Trust in Catholic Church lost ‘for generations’: adviser
By Rick Morton
Australian
February 18, 2016
http://tinyurl.com/z9qk2ax
It will take the Catholic Church “two to three generations” to regain the moral authority it had before the revelations of widespread, global child-sex abuse and attempts to cover it up, according to a cultural adviser to the Vatican.
John Haldane — a Catholic philosopher in Australia for a semester professorship at Notre Dame University and a series of 13 lectures titled The Good Society, its Nature and Foundations — said the rebuilding of trust was “no small question” .
“Even within Catholicism itself it has been recognised that sexual exploitation by the clergy is a particularly heinous offence, so heinous that it cannot be ordinarily forgiven or absolved,” Professor Haldane told The Australian.

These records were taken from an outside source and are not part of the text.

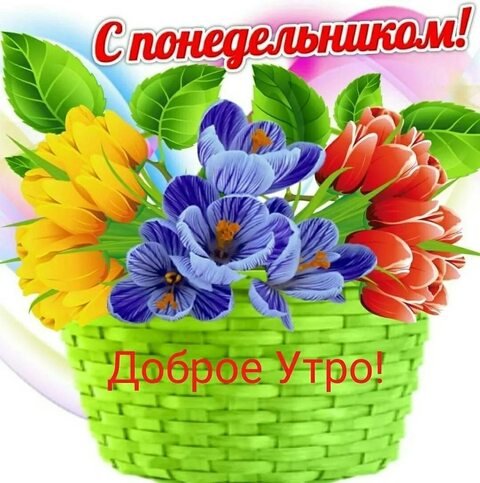 Картинки доброго понедельника и удачной недели осенние (44 фото)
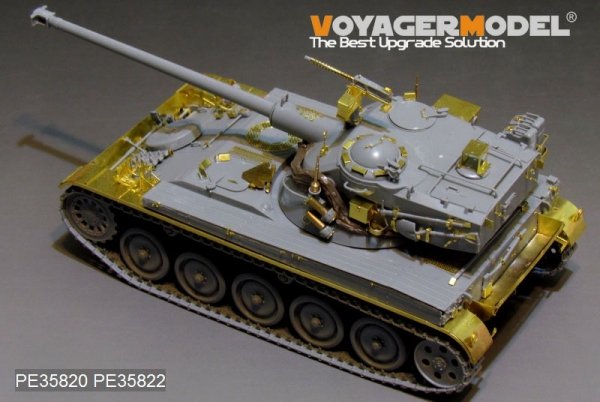Voyager Model PE35820 Modern French AMX-13/75 light tank basic (smoke discharger, Atenna base Include）For TAKOM 2036 1/35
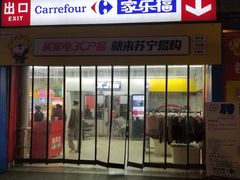-家乐福(金观音店)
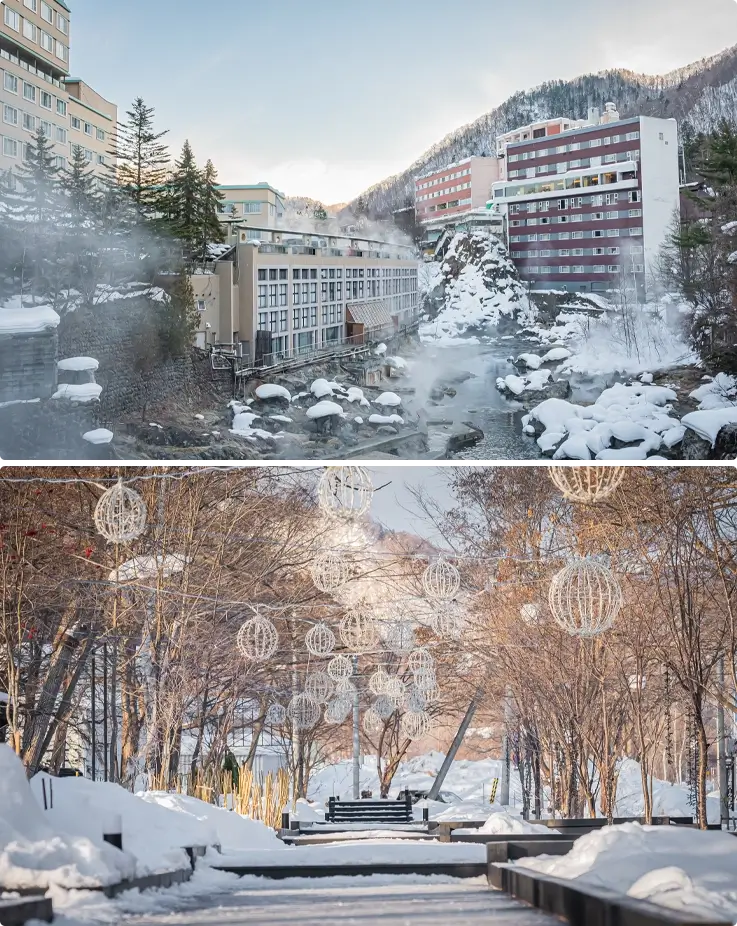 Jazankei Onsen in winter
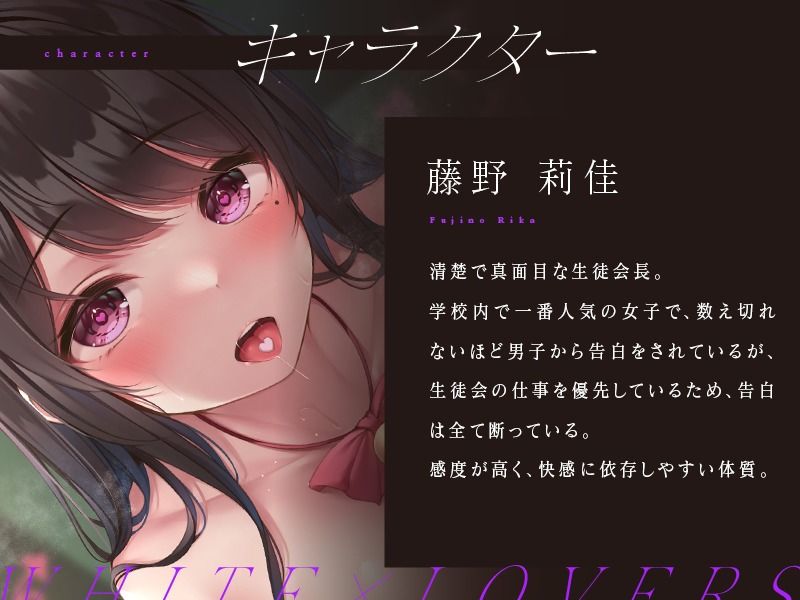 サンプル画像1:【下品オホ声】清楚で真面目だった淫乱ドスケベ生徒会長とオホ声キメセク交尾(ホワイト×ラバーズ) [d_240994]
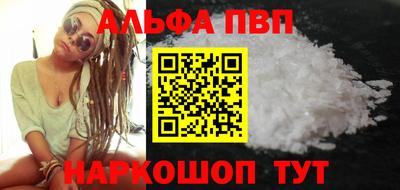 мефедрон Кумертау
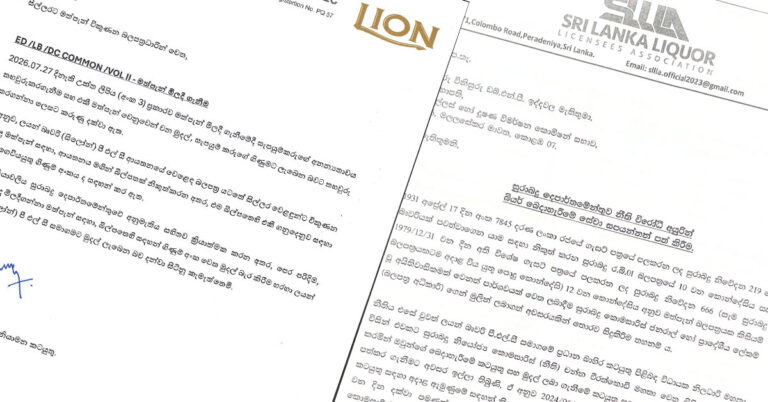 Sri-Lanka-Liquor-Licensees-Association
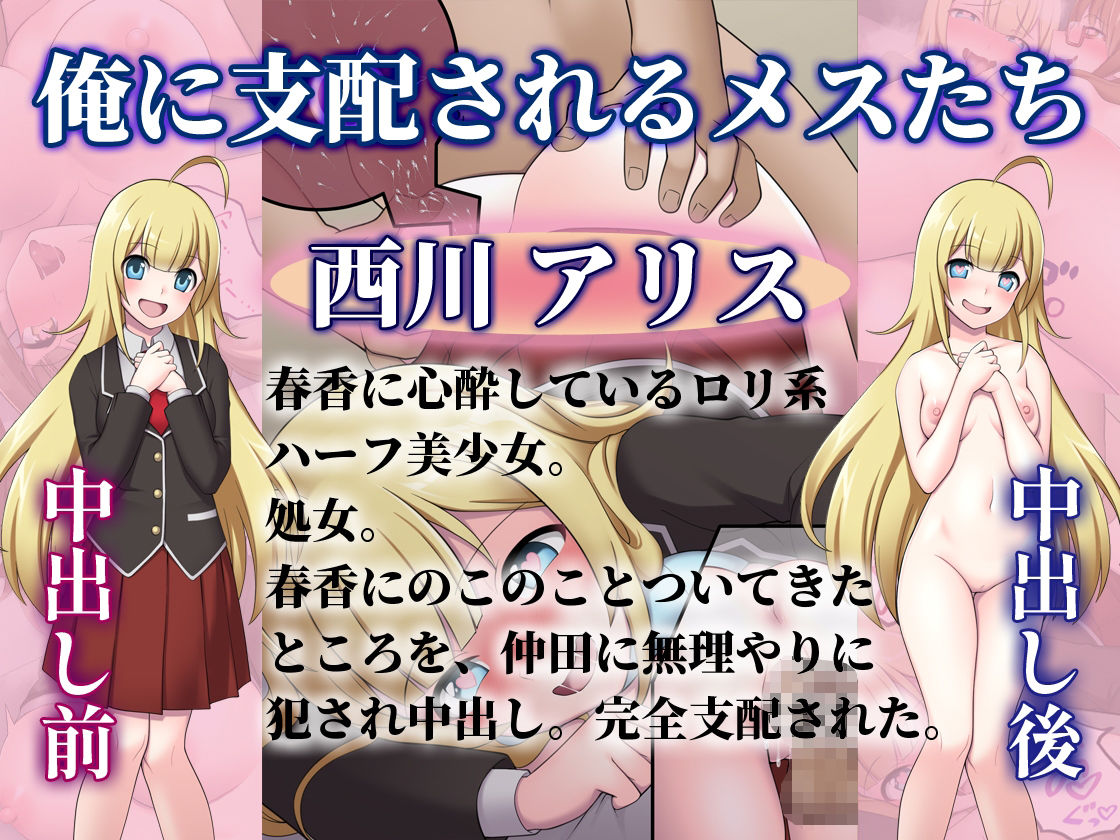 試し読み 7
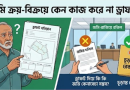 ড্রাফট বা ওয়ার্কিং খতিয়ান কী?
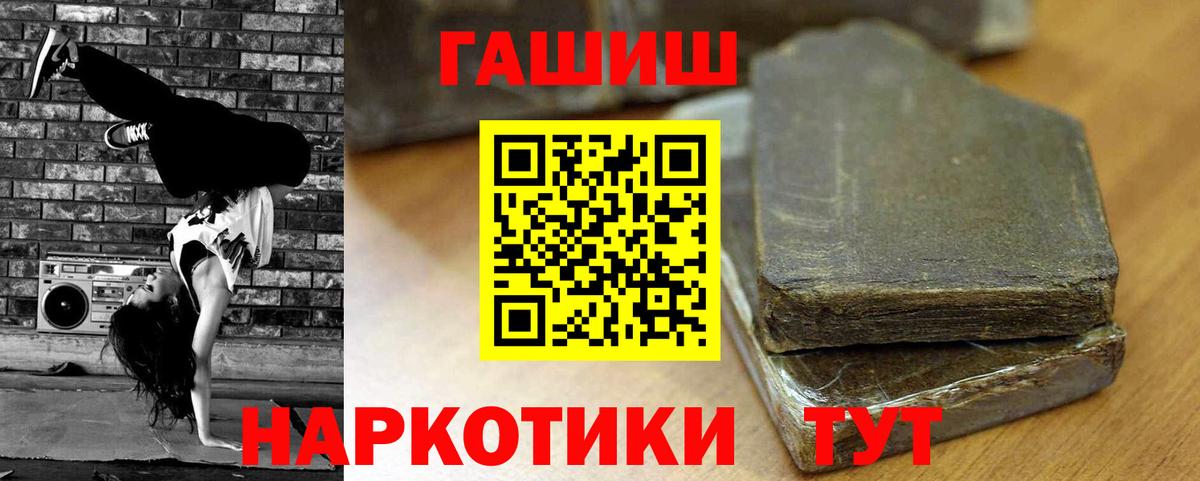 Гашиш AMNESIA HAZE Тверь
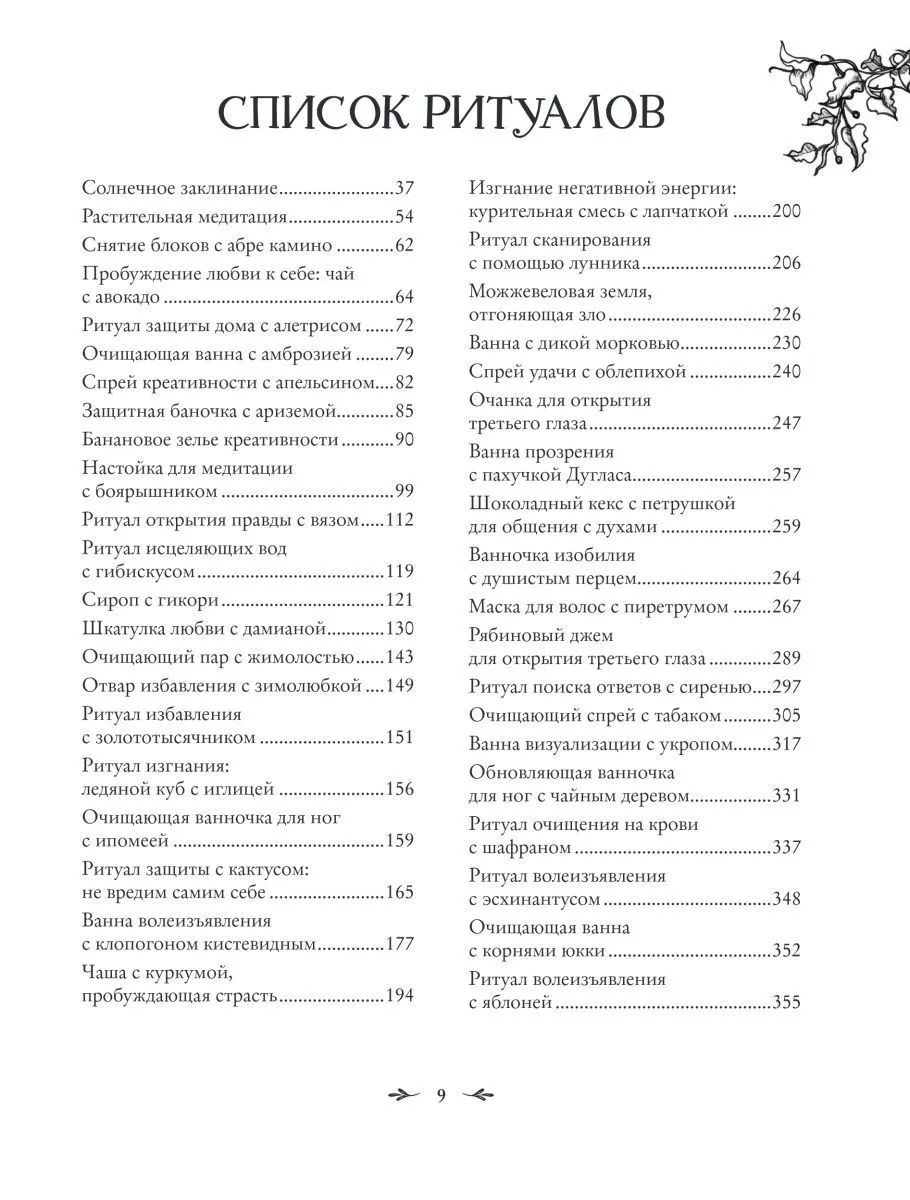 Джульетта Диас "Магия растений"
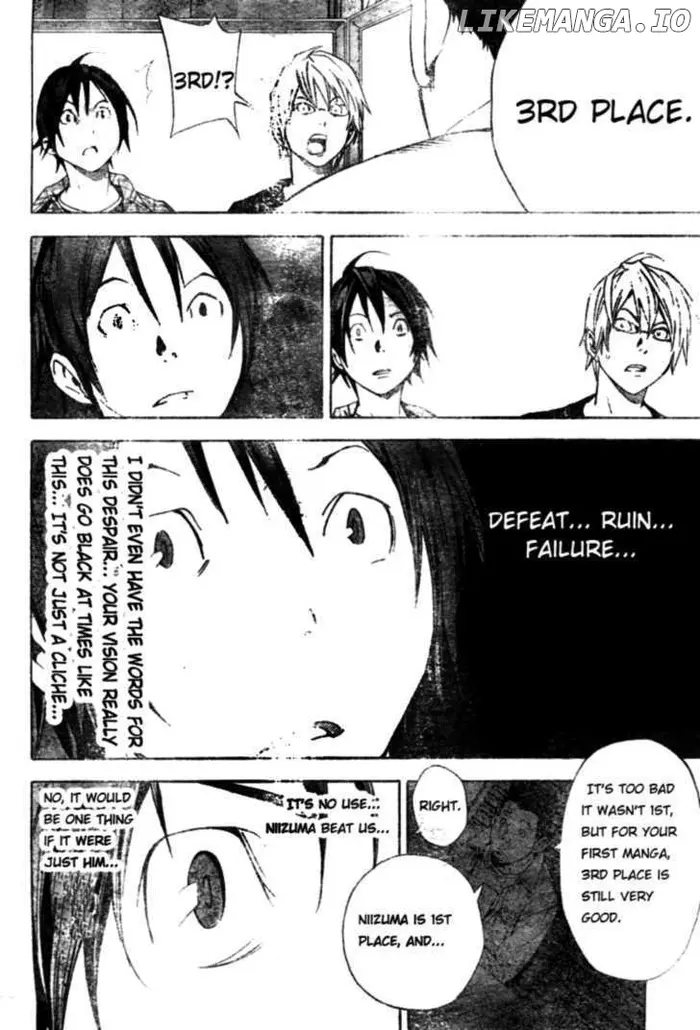 Baku - Chapter 16 - Page 14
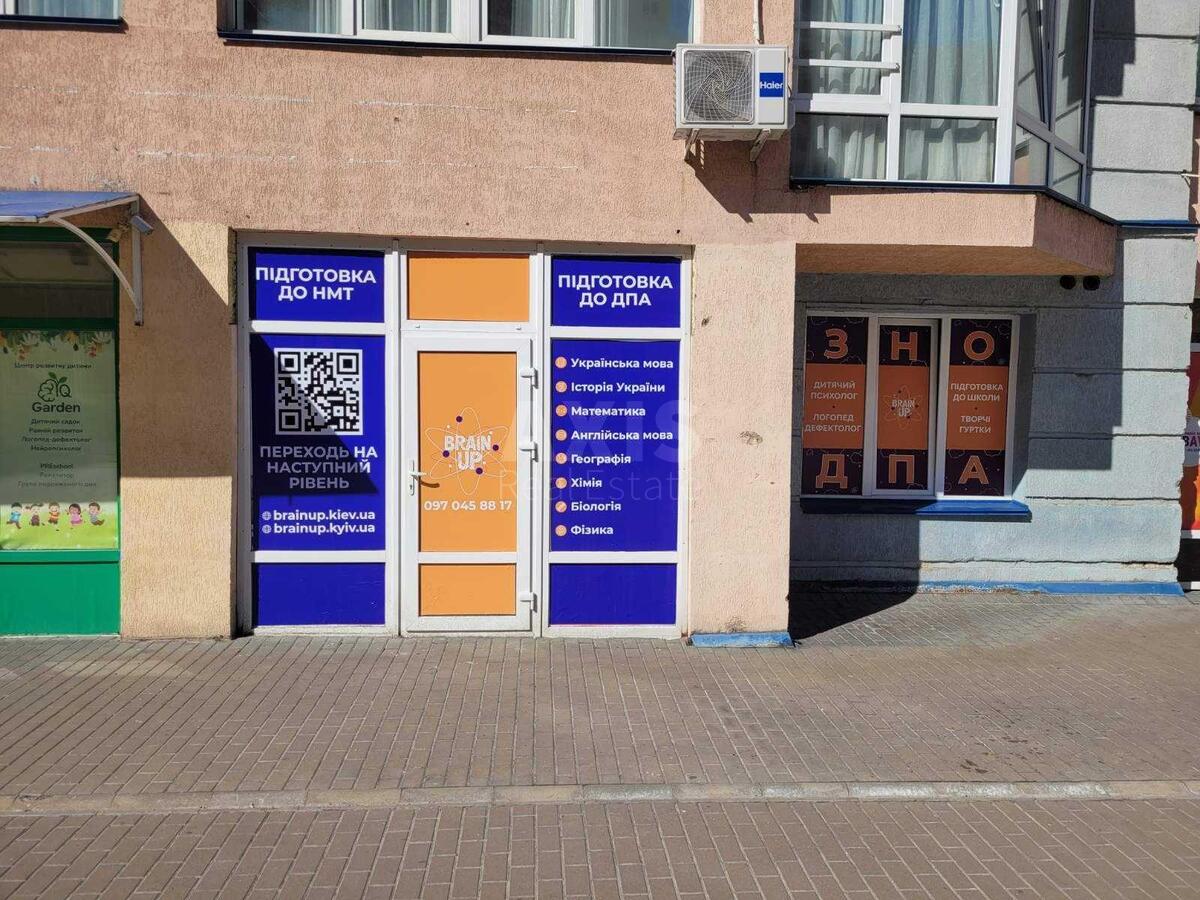 Об'єкт торгівлі вул. Юлії Здановської 60А, 64м260604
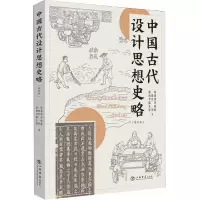 音像中国古代设计思想史略(增订本)邵琦等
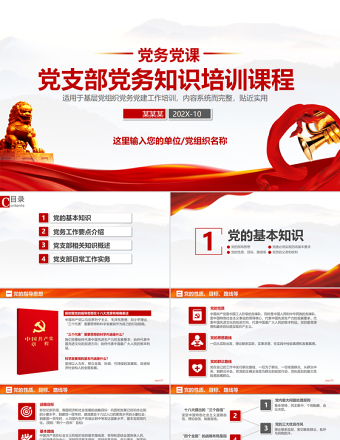 黨支部黨務(wù)工作黨建知識(shí)培訓(xùn)黨課PPT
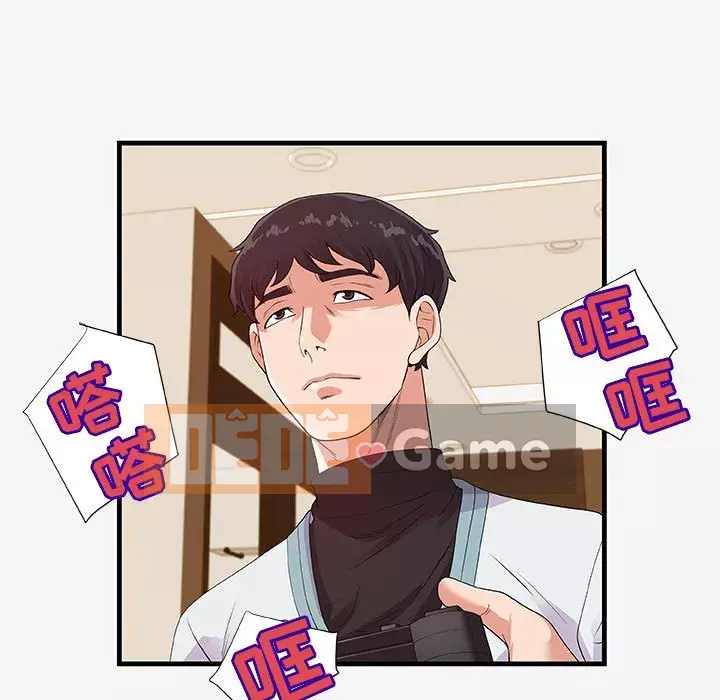 Hơn cả bạn bè 1-38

“The effect on the church ... is for it to lose respect and authority. On this rebuilding, it is not going to happen in the lifetimes of people alive today. I think we are looking at two or three generations.”
Part of Professor Haldane’s lament about modern society is its inability to prosecute arguments in a reasonable and civil manner.
He said he was moved after hearing a “compelling, human argument” of the father of two sexual-abuse victims yesterday in which the father made the case for victims travelling to Rome to hear Cardinal George Pell give evidence to the Royal Commission into Institutional Responses to Child Sexual Abuse.
“This would, he said, create the conditions for the existential reality of that suffering to be present in the room at the same time in which he (Pell) was giving evidence,” Professor Haldane said.